A New Set of Metaphors

This crucial work is already underway with spectacular success. The Reverend William Barber II’s reinvention of Martin Luther King Jr.’s “Poor Peoples Campaign” has gained significant traction as a grassroots, progressive movement fighting conservative policy departures. Growing out of the “Moral Mondays” movement in North Carolina, the Poor Peoples’ Campaign uses religious language to advocate for “full employment, a guaranteed basic income, and access to capital for small and minority businesses,” as explained by Jelani Cobb in the May 2018 New Yorker.

Not limited by Barber’s invocation of Christian theology and his recourse to scriptural narratives and religious metaphors, the Poor People’s Campaign is “a broad-based alliance of Christians, Muslims, Jews, nonbelievers, blacks, Latinos, poor whites, feminists, environmentalists, and others to protest the conservative agenda.” Barber’s campaign encompasses the concerns of minorities while speaking a broader language. When Barber and his allies evoke the Book of Isaiah from the Bible in a call to “Pay people what they deserve. Share your food with the hungry. Do this and then your nation shall be called a repairer of the breach” they are using progressive metaphors more powerful than the anemic academic language invoked too often on the left.

The Way Forward

Reverend Barber provides a model of how religious and theological language can once again be tethered to liberal politics, but it is important to keep in mind that such language is not just for overtly religious people. It can be used by and for agnostic women and men as well.

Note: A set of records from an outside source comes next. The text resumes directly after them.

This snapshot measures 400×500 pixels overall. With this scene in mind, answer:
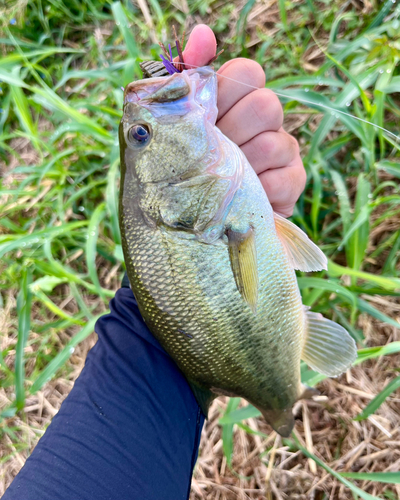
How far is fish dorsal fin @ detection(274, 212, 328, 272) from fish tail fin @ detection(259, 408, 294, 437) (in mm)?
770

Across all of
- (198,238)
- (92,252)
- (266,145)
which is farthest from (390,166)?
(92,252)

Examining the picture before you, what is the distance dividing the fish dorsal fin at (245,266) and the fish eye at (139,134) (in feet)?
1.78

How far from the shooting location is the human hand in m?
1.66

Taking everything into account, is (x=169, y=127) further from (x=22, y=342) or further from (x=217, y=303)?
(x=22, y=342)

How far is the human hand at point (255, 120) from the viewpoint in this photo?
1.66 m

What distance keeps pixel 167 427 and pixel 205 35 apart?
6.53 ft

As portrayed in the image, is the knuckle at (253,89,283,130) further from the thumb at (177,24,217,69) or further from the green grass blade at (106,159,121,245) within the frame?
the green grass blade at (106,159,121,245)

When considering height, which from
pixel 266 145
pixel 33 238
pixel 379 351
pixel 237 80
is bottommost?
pixel 379 351

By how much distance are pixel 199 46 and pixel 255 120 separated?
1.49ft

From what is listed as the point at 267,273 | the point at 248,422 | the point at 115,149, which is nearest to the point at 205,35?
the point at 115,149

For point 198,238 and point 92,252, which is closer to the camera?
point 198,238

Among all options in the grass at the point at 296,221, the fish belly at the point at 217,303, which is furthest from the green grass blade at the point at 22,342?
the fish belly at the point at 217,303

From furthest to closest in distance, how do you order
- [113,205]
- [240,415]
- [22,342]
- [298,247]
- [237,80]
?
[22,342], [113,205], [240,415], [237,80], [298,247]

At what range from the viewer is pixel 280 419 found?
5.71ft
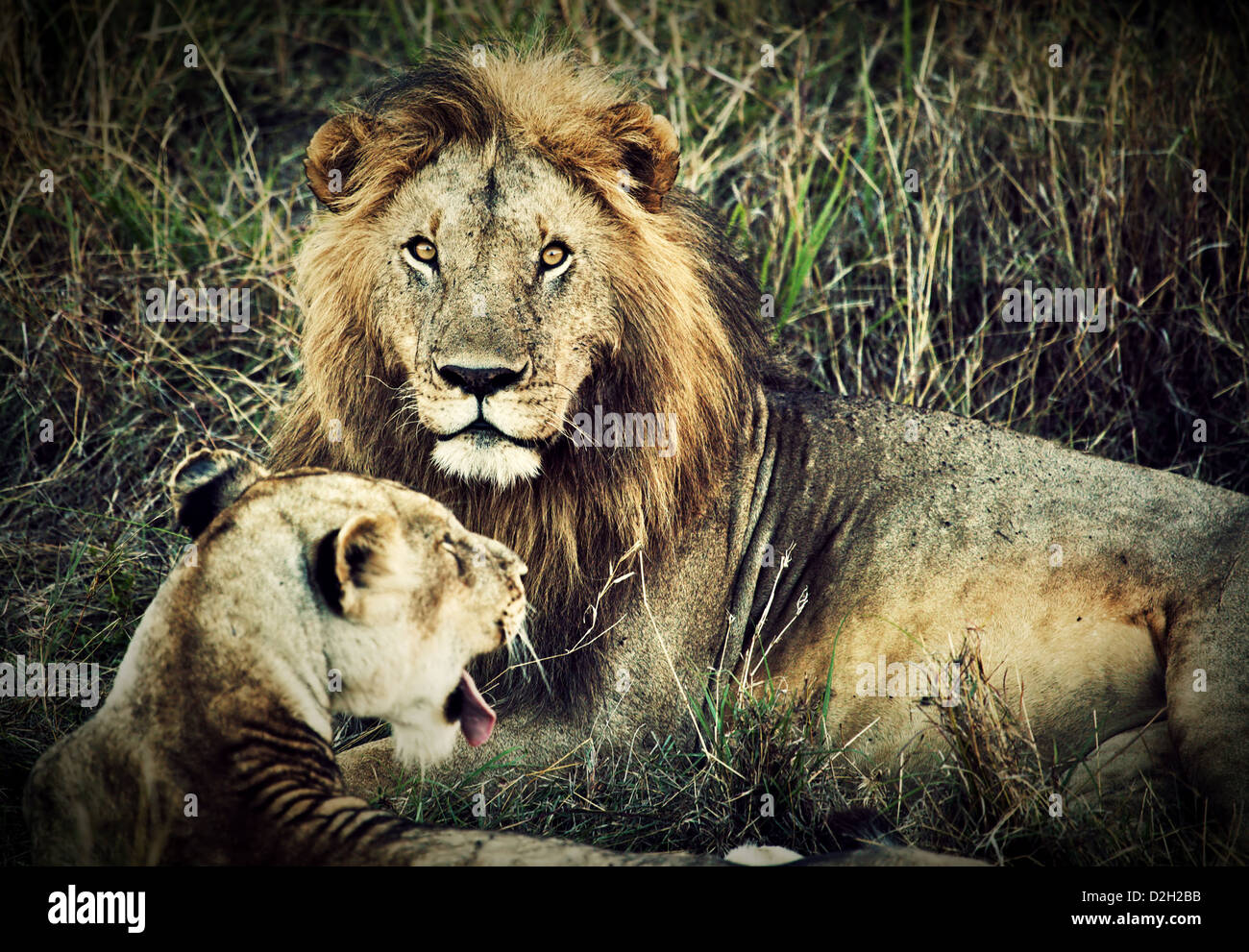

Sociologist Philip Gorski makes this point in his call to resurrect American civil religion in his book American Covenant: A History of Civil Religion from the Puritans to the Present. “Civil religion” in this context refers to the unified collection of symbols and concepts – such as the Declaration of Independence, the Constitution, the Gettysburg Address – that can be invoked as markers of American identity by citizens of any faith or no faith at all. Gorski shows how trans-sectarian understandings of American nationhood have provided unifying themes in the past, and suggests how similar ideas could be used today to unify various strands of identity and class politics into a more cohesive whole, expressed in a reinvigorated American civil religion.

My concept of “covenantal nationhood” builds on this approach. By formulating a language of “covenant,” I argue, the left can define Americanness as a shared commitment to core values and beliefs – a very different way of understanding what makes Americans special in a way very different from the right’s focus on ethnicity and race. By calling for a new American “covenant,” progressive politicians can evoke past movements like the New Deal and the Great Society and invoke the emotive and symbolic power of civil religion for today’s and tomorrow’s progressive struggles. The ongoing fight for a more inclusive and just America is must be waged on behalf of the marginalized among all Americans, who stand to benefit together in body and spirit.